> [GIVEN PASSAGE]:
1st November 2016 14:00 - 15:00Where:
Title: Designing Real-time Interactions Using Machine Learning
Abstract: Supervised learning algorithms can be understood not only as a set of techniques for building accurate models of data, but also as design tools that can enable rapid prototyping, iterative refinement, and embodied engagement— all activities that are crucial in the design of new musical instruments and other embodied interactions. Realising the creative potential of these algorithms requires a rethinking of the interfaces through which people provide data and build models, providing for tight interaction-feedback loops and efficient mechanisms for people to steer and explore algorithm behaviours.

> [YOUR INSTRUCTIONS]:
Answer these from the talk announcement, one per line.
(a) On what date and between what times is the talk held?
(b) What is the title of the talk?
(c) Besides a set of techniques for building accurate models of data, what can supervised learning algorithms be understood as?

> [DATASET EXTRACT]:
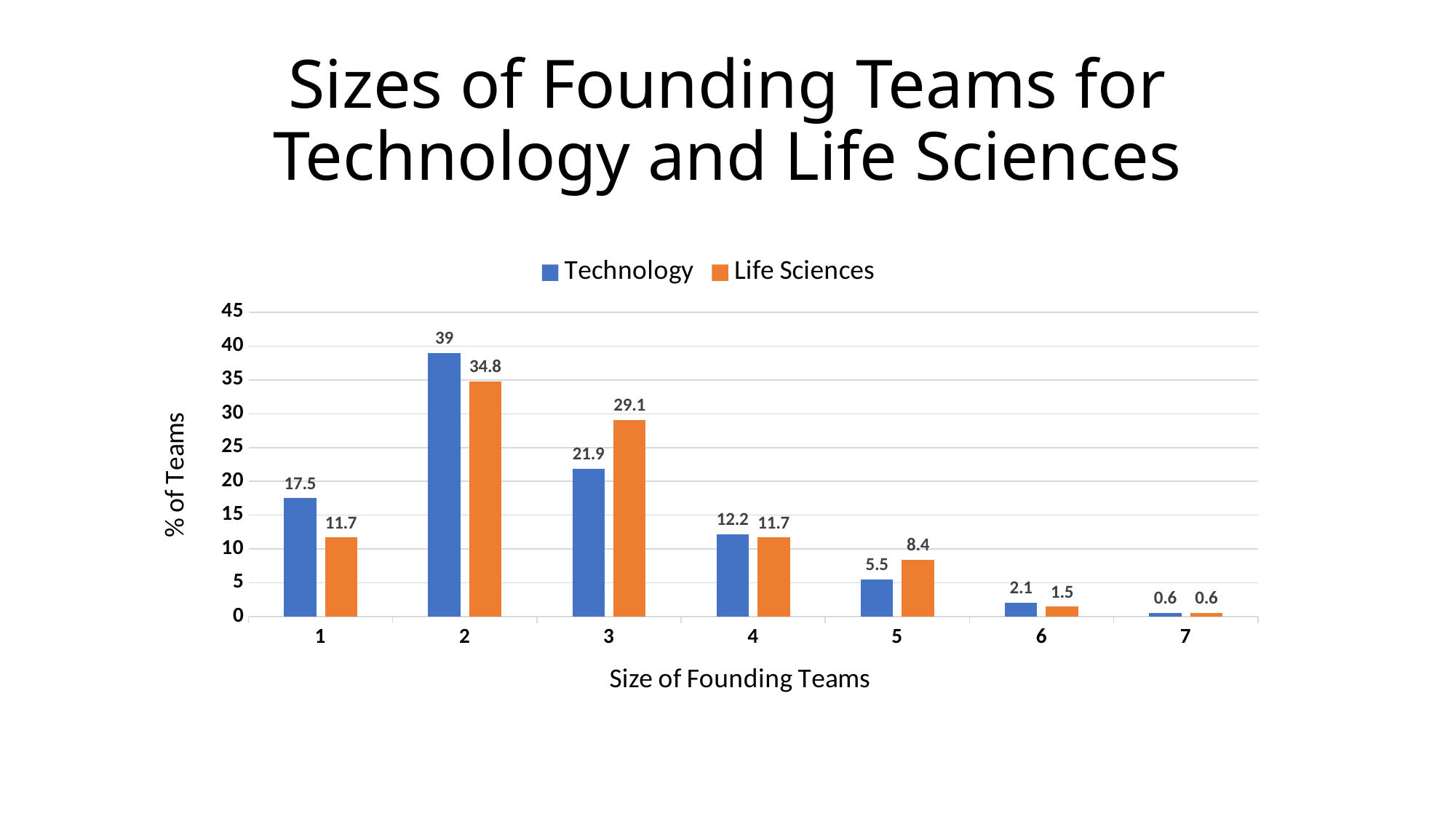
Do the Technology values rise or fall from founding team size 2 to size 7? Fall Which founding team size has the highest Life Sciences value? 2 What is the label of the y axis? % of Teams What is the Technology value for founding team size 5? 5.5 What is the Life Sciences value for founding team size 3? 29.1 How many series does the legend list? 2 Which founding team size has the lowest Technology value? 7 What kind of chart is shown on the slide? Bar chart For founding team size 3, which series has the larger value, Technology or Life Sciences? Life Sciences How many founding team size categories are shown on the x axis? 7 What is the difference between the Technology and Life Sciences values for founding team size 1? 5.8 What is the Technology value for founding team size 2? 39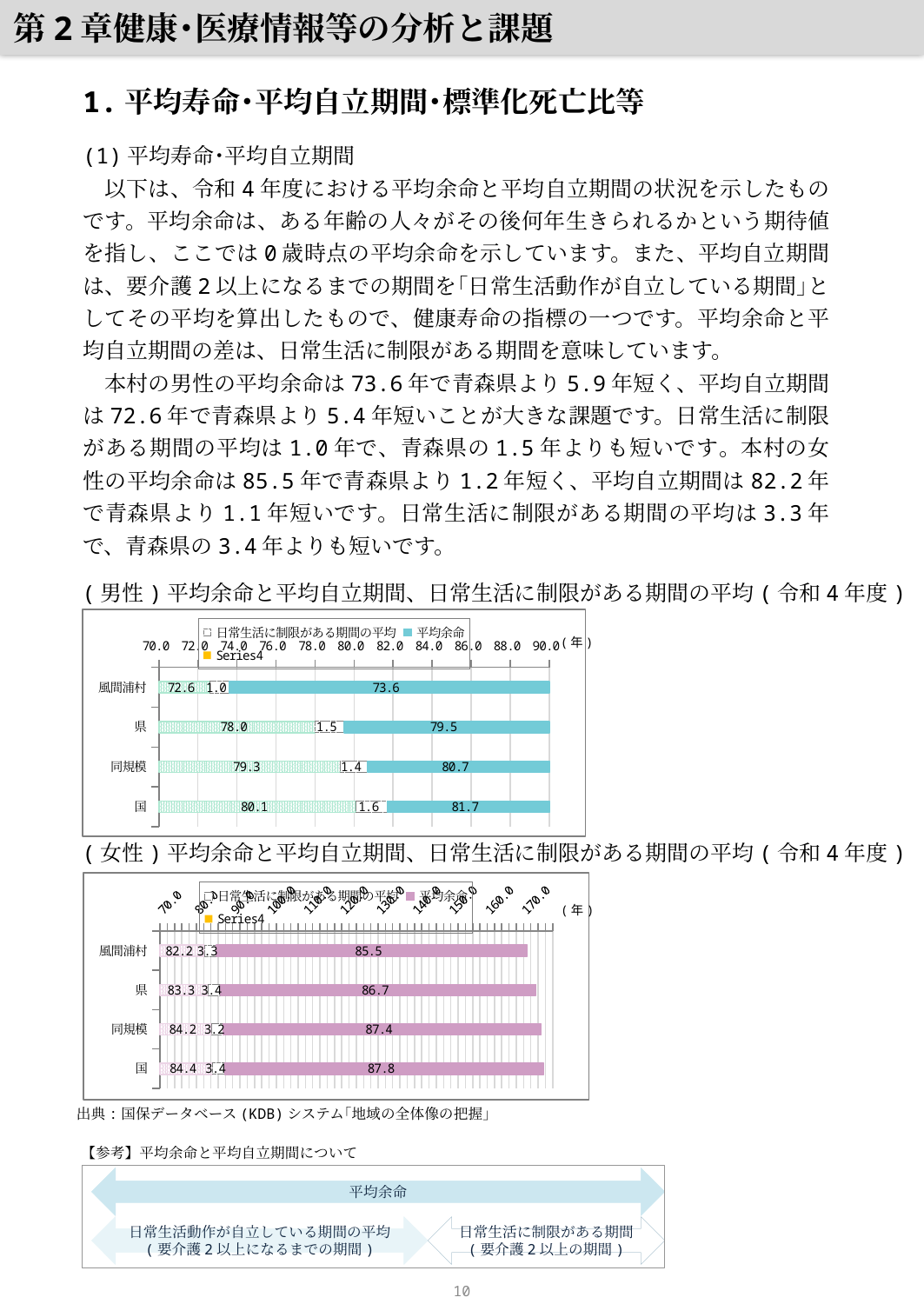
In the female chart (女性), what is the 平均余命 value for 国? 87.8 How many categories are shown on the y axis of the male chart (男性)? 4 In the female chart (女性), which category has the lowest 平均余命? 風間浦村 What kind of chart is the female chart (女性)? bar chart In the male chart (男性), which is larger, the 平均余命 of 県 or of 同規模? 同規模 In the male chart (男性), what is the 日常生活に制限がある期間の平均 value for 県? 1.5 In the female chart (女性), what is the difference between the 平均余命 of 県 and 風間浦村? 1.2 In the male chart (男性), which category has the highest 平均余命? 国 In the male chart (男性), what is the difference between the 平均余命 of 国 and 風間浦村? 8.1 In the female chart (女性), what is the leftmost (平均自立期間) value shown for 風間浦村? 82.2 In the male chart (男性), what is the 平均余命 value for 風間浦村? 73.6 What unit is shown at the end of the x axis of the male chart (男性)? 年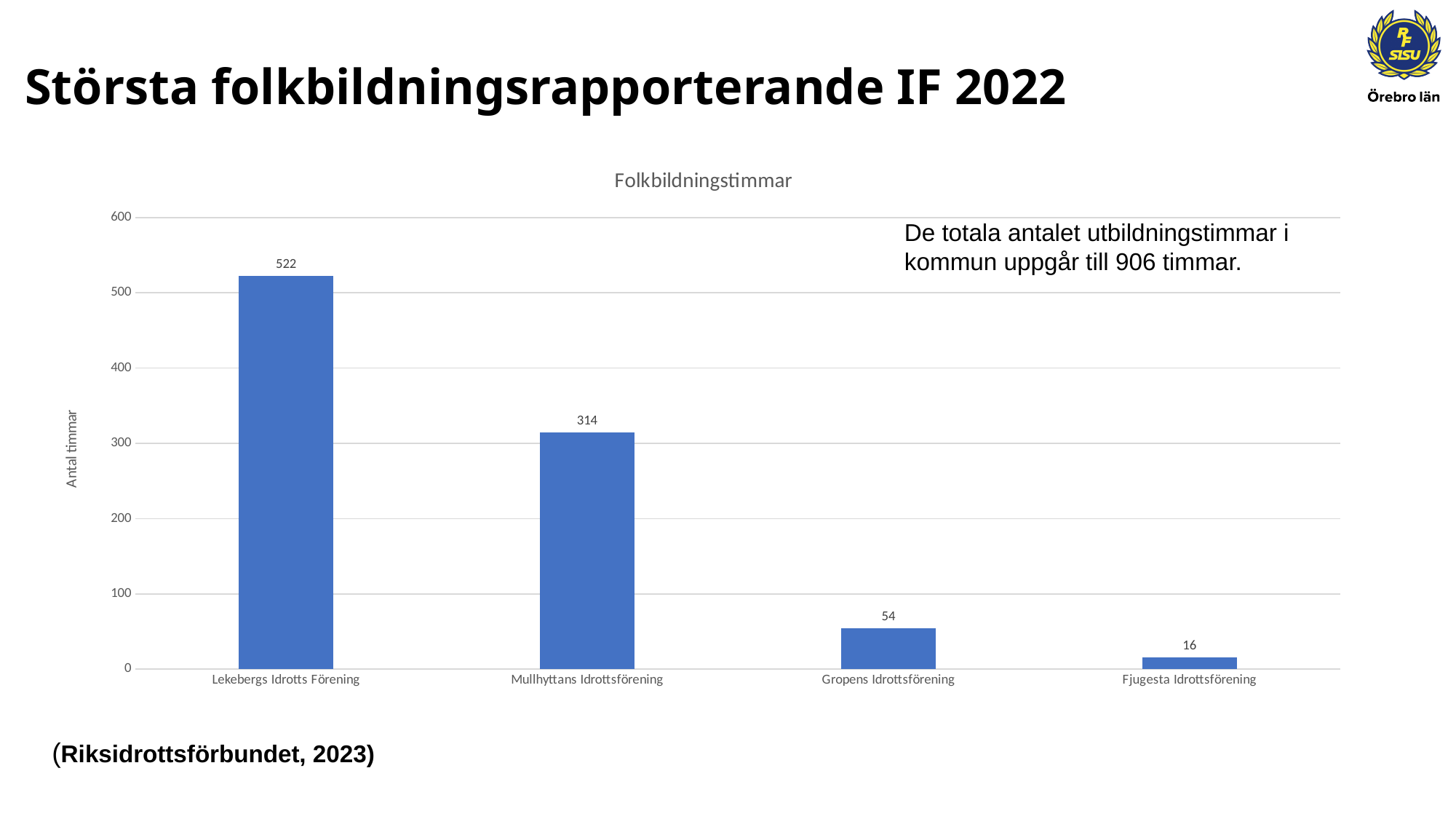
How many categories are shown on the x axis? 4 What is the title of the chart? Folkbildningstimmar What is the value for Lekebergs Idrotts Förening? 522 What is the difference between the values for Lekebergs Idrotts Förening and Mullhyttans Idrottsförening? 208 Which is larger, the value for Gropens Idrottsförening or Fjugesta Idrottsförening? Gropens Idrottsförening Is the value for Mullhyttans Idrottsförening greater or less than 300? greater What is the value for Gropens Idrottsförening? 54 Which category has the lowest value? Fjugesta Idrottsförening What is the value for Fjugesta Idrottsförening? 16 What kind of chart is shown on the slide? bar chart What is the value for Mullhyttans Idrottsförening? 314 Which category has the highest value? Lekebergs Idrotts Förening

> [SOLUTION TO THIS PROBLEM]:
(a) 1st November 2016, 14:00 to 15:00
(b) Designing Real-time Interactions Using Machine Learning
(c) Design tools that can enable rapid prototyping, iterative refinement, and embodied engagement